There are reasons for observing the sabbath attached to the various commands that we
should notice. The first passage is that which occurs in the ten commandments. The
reason given there for sabbath observance is that the Lord, after the six days' creation,
"rested the seventh day; wherefore the Lord blessed the sabbath day and hallowed it."
So long as Israel observed the sabbath day, they were a witness to the God of creation,
and the creation narrative of Gen. 1: and 2:
In Exod. 23: 12 the sabbath is enjoined so that ox, ass and servant may be
refreshed. The words are echoed in Exod. 31: 17:--
"For in six days the Lord made heaven and earth, and on the seventh day He rested,
and was refreshed."
The word "refreshed" is naphas, and could almost be translated "had time to breathe".
We do not entertain the thought that the mighty Creator becomes weary with work, but it
is helpful to see how He stoops to the needs of the creatures made in His image.

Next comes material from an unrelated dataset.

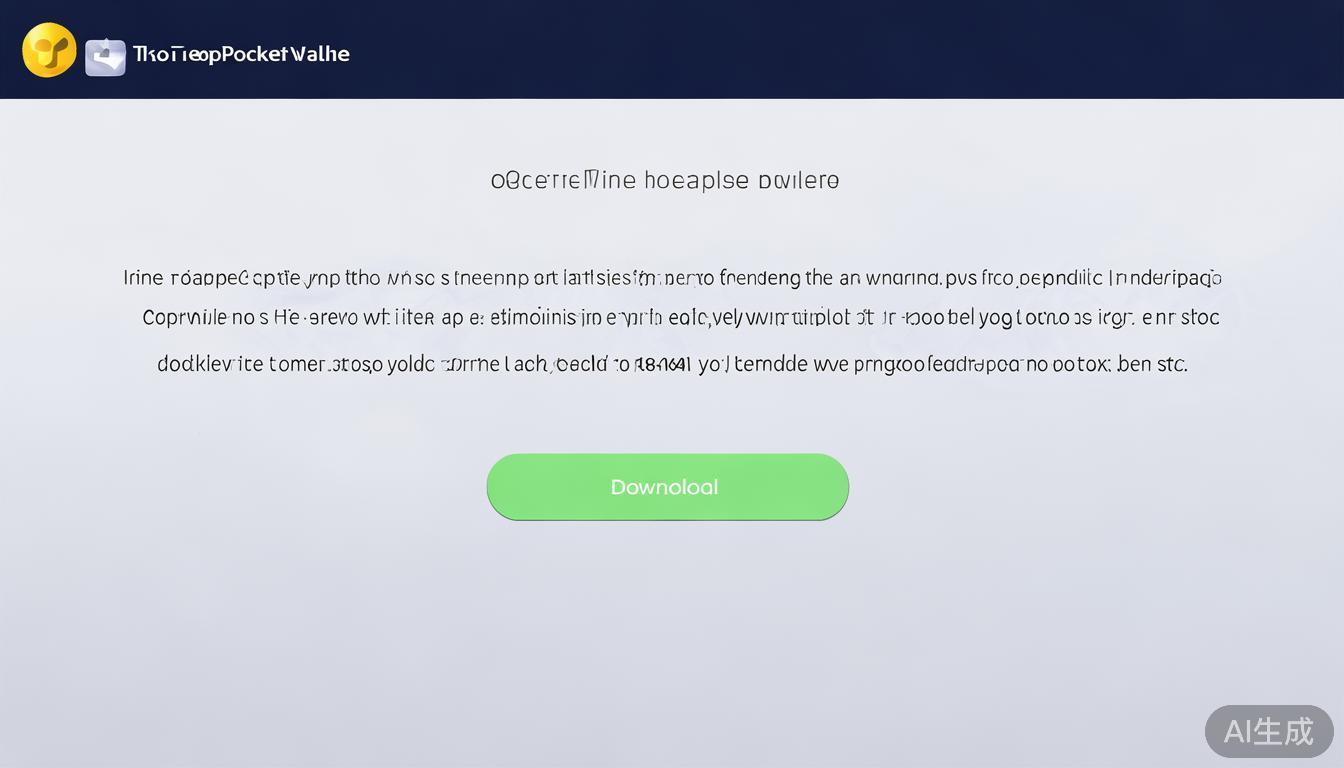 医院优化服务流程_优化服务流程_如何在tokneim钱包最新下载中优化服务流程?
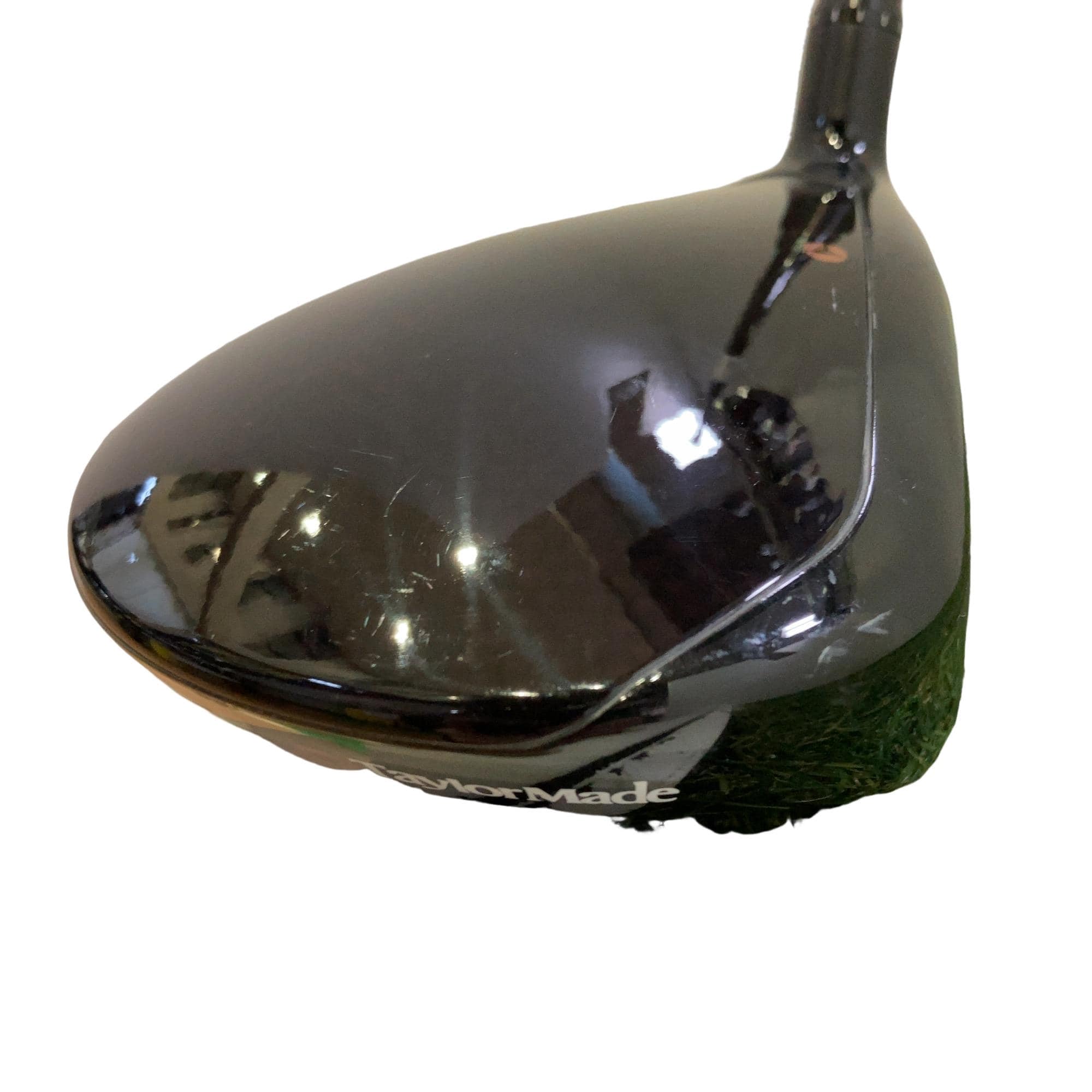 �a�q�m�q�@�l�h�m�h�@�c�q�h�u�d�q�@�P�P�D�T°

Attached to the command to keep the sabbath is a reminder that Israel was once a
servant in the land of bondage, so that the institution of the day showed God's mercy to
Israel and His concern for others (Deut. 5: 12-15). Reverence for the sanctuary of God,
also, was associated with the sabbath (Lev. 23: 32). Though shrouded in type and
symbol, the sabbath, nevertheless, was an opportunity of experiencing and expressing
something of the grace of God:--
"If thou turn away thy foot from the sabbath, from doing thy pleasure on My holy day;
and call the sabbath a delight, the holy of the Lord; and shalt honour Him, not doing
thine own ways, nor finding thine own pleasure, nor speaking thine own words"
(Isa. 58: 13)
Both the true spirit of the sabbath, and the false representation of it, as it had become
by the tradition of the elders, are very vividly brought to view in the Gospels. When the
disciples plucked a few ears of corn, and rubbed them in their hands, they broke the
sabbath according to the tradition of the Pharisees. Of course reaping and threshing on
the sabbath were forbidden by the law, but these formalists taught that to pluck an ear of
corn was "reaping", and to rub it in the hand was "threshing", even as walking on grass
was a species of threshing!
The persecution of the Lord, and the crucifixion itself, may be traced to His attitude
toward the sabbath day:--
"Therefore did the Jews persecute Jesus, and sought to slay Him because He had done
these things on the sabbath day" (John 5: 16).